The court also noted that the inclusion of a separate exemption specifically addressing benefits, Section 207(e)(4), indicated that Congress did not consider Section 207(e)(2) to already exempt payments related to benefits.
Second, the Court of Appeals held that because the City’s cash-in-lieu of benefits payments were made directly to employees, they did not qualify under Section 207(e)(4), which excludes from the regular rate of pay “contributions irrevocably made by an employer to a trustee or third party pursuant to a bona fide plan for providing old-age, retirement, life, accident, or health insurance or similar benefits for employees.” The Court further ruled that even if the City had made these payments directly to a trustee or third party, its flexible benefits plan did not qualify as a “bona fide plan.” The court looked to the Department of Labor’s interpretation of this term in 29 C.F.R. section 778.215, which states that incidental payments to employees do not affect whether there is a bona fide plan under 207(e)(4). Given that cash-in-lieu of benefits payments constituted 40 percent of the City’s payments under its plan, the court concluded they were not incidental and thus could not be excluded.

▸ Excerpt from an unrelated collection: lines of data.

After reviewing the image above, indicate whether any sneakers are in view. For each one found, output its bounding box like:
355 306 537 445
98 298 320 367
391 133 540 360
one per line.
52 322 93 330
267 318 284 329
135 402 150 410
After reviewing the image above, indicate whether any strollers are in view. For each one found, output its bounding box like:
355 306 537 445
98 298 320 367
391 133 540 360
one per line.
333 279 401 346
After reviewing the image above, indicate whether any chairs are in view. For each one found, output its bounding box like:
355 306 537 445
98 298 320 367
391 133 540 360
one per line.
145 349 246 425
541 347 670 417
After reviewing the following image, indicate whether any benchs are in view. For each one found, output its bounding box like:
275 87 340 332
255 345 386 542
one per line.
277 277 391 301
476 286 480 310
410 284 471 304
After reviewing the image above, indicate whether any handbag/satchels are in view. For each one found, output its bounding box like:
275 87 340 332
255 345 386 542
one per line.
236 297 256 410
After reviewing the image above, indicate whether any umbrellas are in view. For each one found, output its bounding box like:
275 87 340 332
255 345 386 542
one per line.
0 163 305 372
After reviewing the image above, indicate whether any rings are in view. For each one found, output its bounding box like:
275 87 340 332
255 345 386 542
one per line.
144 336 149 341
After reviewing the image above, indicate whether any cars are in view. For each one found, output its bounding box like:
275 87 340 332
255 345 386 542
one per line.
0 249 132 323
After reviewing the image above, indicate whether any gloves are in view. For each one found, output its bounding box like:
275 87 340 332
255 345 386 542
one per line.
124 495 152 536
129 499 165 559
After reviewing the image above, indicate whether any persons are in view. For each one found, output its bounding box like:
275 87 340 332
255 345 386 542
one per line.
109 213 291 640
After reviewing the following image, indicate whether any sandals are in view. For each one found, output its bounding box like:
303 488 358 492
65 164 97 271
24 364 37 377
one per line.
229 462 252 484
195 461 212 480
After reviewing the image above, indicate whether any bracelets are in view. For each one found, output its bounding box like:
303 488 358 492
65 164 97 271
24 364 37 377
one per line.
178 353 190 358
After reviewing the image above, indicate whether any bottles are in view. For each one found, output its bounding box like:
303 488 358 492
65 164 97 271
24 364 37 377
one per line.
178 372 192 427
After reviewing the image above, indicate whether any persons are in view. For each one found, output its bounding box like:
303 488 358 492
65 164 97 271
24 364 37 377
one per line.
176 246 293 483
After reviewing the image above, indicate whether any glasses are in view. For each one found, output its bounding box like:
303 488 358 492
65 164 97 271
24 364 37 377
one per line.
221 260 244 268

Third, the court found the City liable for liquidated damages. Section 216(b) of the FLSA requires employers that violate the statute to pay employees their unpaid overtime compensation plus “an additional equal amount as liquidated damages.” Liquidated damages may be reduced or eliminated if the employer shows that it acted in good faith and had reasonable grounds to believe that its actions did not violate the Act. The court held that neither exception applied.
Finally, the Court of Appeals held the City willfully violated the FLSA. Under FLSA section 255(a), the statute’s two-year statute of limitations may be extended to three years if an employer’s violation is “willful.” The court noted that a violation is willful if the employer is on notice of the FLSA’s requirements, yet takes no action to assure compliance. The court found the City was aware of the FLSA’s mandates, as it distinguished between “premium” payments and “benefit” payments.
Two of the Ninth Circuit judges signed a concurring opinion on the basis that “our willfulness caselaw in the context of the FLSA statute of limitations is off track.” Using a phrase that might amuse Game of Thrones fans, the concurring opinion stated that by finding a willful violation whenever the employer knew the FLSA “was in the picture,” the majority opinion “comes very close to a qyburnian resurrection” of a standard that a Supreme Court decision had made defunct.
The potential impact of this decision promises to be dramatic. Employers may need to immediately add cash-in-lieu of benefits in their calculations of overtime payments for non-exempt employees, so as to avoid claims for double damages for a three-year period. We anticipate the City may file a petition for rehearing with the Ninth Circuit Court of Appeals and/or a petition for certiorari with the United States Supreme Court, so this may not be the last word on this issue.